» **Vorliegender Text**:
____________________

Jap war wunderbares Wetter. 



> Hätte auch gerne die Schneeketten aufgezogen
> 
> CU



Des ist aber net dein Ernst, oder wärst echt gern mit Spikes hochgefahren ? 


Grüße 
Schwarzwaldbiker


----------



## aufgehts (16. Oktober 2011)

hallo,

hier mal der link zu den einzelnen wertungen.

scheee war,s  

http://www.sckandel.de/news/bike-cup-2011/index.html


----------



## corfrimor (16. Oktober 2011)

War wieder mal ein tolles Rennen! Ich find's auch spitze, daß es diesmal so viele Teilnehmer hatte. Da hat es sich wohl gelohnt, daß es in diesem Jahr nicht am selben Wochenende wie das Hecklinger Burgrace stattgefunden hat.

Nächstes Jahr wieder


----------



## MTB-News.de




----------



## Haarddremel (17. Oktober 2011)

War toll bei euch in der Ecke! Ich bin extra aus dem Ruhrgebiet rüber. Gemeinsam mit Mo und MTB_Tom dann hochgefahren. Außer Konkurrenz natürlich. Trotzdem erste Sahne. Vor allem Rothaus im Ziel 

Wie steil ist eigentlich der letzte Anstieg? Mein Tacho zeigte > 20° an, passt das?

Bis 2012!


----------



## Haarddremel (17. Oktober 2011)

Ah, gelesen, im Schnitt 16% (nicht Grad)...


----------



## Kandelyeti (17. Oktober 2011)

Hallo zusammen

Bericht und Fotos sind online. 

http://www.sckandel.de/news/bike-cup-2011/index.html

Für 2012 den *Samstag 13. Oktober 2012* im Kalender eintragen.

Viel Spass und sportliche Grüsse

Kandelyeti


----------



## Schwarzwa.biker (17. Oktober 2011)

Haarddremel schrieb:


> War toll bei euch in der Ecke! Ich bin extra aus dem Ruhrgebiet rüber. Gemeinsam mit Mo und MTB_Tom dann hochgefahren. Außer Konkurrenz natürlich. Trotzdem erste Sahne. Vor allem Rothaus im Ziel
> 
> Wie steil ist eigentlich der letzte Anstieg? Mein Tacho zeigte > 20° an, passt das?
> 
> Bis 2012!



Hi Haarddremel


Ui aus dem Ruhrgebiet. Da hattest du ja mal ne richtig lange Anfahrt!  


Grüße 
Schwarzwaldbiker


----------



## Haarddremel (18. Oktober 2011)

Moin,

die Anfahrt war zweigeteilt: Am Freitag 430 km bis Ludwigsburg, am Samstag dann die restlichen km zu euch nach Waldkirch. Abends zurück nach Ludwigsburg. Am Sonntag noch eine nette Runde am Neckar, dann wieder ab nach Hause.

____________________

» **Gesammeltes Material**:
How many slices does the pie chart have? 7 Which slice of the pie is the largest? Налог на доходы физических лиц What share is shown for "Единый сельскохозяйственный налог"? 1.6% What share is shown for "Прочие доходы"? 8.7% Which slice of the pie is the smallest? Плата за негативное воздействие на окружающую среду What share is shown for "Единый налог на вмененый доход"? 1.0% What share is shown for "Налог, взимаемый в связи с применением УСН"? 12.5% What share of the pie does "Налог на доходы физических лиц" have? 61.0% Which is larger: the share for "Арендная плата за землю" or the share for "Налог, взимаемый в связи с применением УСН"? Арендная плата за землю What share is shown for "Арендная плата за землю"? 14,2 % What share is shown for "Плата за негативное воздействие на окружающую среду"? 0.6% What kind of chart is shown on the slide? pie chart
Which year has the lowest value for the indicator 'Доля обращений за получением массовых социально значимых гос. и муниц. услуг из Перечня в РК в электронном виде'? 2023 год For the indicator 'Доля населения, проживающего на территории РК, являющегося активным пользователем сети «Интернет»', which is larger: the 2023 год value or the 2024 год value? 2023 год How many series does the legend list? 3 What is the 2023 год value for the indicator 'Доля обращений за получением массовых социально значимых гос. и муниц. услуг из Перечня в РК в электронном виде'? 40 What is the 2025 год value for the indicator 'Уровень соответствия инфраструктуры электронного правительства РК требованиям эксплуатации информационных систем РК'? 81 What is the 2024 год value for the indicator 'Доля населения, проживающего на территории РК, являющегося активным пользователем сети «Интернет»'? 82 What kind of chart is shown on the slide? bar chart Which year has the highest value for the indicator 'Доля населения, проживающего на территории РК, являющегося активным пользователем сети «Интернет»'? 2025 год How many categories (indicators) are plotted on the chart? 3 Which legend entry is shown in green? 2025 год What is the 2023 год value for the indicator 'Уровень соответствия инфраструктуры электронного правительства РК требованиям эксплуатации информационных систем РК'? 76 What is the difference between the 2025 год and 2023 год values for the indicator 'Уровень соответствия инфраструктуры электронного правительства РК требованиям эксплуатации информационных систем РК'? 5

____________________

Bitte setzen Sie den Forumsthread zum Bike-Cup 2011 im Anschluss an den letzten Beitrag fort.

Hier in der Ecke haben wir nur noch das Sauerland (OK, das ist schon recht nett) und vor der Haustür die Haard und ein paar Bergehalden aus dem Kohlenzechenzeitalter. Da muss man dann schon gut die hm kombinieren oder eben "flach" fahren.


----------



## Rolf (16. September 2012)

Am 13. Oktober ist es wieder soweit 

http://sckandel.de/termineaktivitaeten/terminedessckandel/index.php



> 13.10. 	Bike-Cup auf den Kandel, nähere Infos in Kürze


----------



## make65 (17. September 2012)

Bin dabei!


----------



## aufgehts (17. September 2012)

hallo rolf,

du bist mir zuvorgekommen............
bin auch wieder dabei.


----------



## cännondäler__ (17. September 2012)

Klar, ich auch!


----------



## some.body (24. September 2012)

Bin dieses Jahr auch wieder (als Fahrer) dabei - falls ich bis dahin nicht wieder einen Crash hab' 


Hier das aktuelle Plakat:


----------



## MTB-News.de




----------



## some.body (24. September 2012)

aufgehts schrieb:


> bin auch wieder dabei.



... jaja, als Streckenposten wie die letzten Male schon 
Koenntest ruhig auch mal wieder mit fahren - gerade jetzt, wo Du ein neues Bike hast. Wir koennen ja eine extra Sonderwertung fuer das schwerste Rad beantragen


----------



## Schwarzwa.biker (27. September 2012)

Hi


Nachdem es bei mir die letzten 2 Jahre mit mitfahren leider net geklappt hat  bin ich diesmal wahrsch. wiedermal dabei.  (gesamt bin ich das Race schon 4 mal mitgefahren  )


Grüße 
Schwarzwaldbiker


----------



## Schwarzwa.biker (30. September 2012)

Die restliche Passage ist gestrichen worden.